Bye Bye Birdie
Bye Bye Birdie is a 1963 musical comedy film from Columbia Pictures. It is a film adaptation of the stage production of the same name. The screenplay was written by Michael Stewart and Irving Brecher, with music by Charles Strouse and lyrics by Lee Adams.
Directed by George Sidney, the film version starred Dick Van Dyke, reprising his Broadway role as Albert Peterson, along with Maureen Stapleton as Mae Peterson, Janet Leigh as Rosie DeLeon, Paul Lynde reprising his Broadway role as Harry MacAfee, Bobby Rydell as Hugo Peabody, and Ann-Margret as Kim MacAfee.
The story was inspired by the phenomenon of popular singer Elvis Presley and his being drafted into the United States Army in 1957. Jesse Pearson plays the role of teen idol Conrad Birdie, whose character name is a word play on another pop singer of the era, Conway Twitty. Presley himself was the first choice for the role of Birdie, but his manager, Colonel Tom Parker, rejected the idea as he did not want Presley in any roles that were parodies of himself. Ed Sullivan appears as himself, host of the popular, long-running CBS TV variety show.

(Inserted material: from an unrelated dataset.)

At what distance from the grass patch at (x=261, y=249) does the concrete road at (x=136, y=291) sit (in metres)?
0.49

The film is credited with making Ann-Margret a superstar during the mid-1960s, leading to her appearing with the real Elvis in Viva Las Vegas (1964). Bye Bye Birdie opens with Ann-Margret singing a title song written especially for the movie. The soundtrack was released by RCA Victor in 1964.
In 2006, the film was ranked number 38 on Entertainment Weekly's list of the 50 Best High School Movies.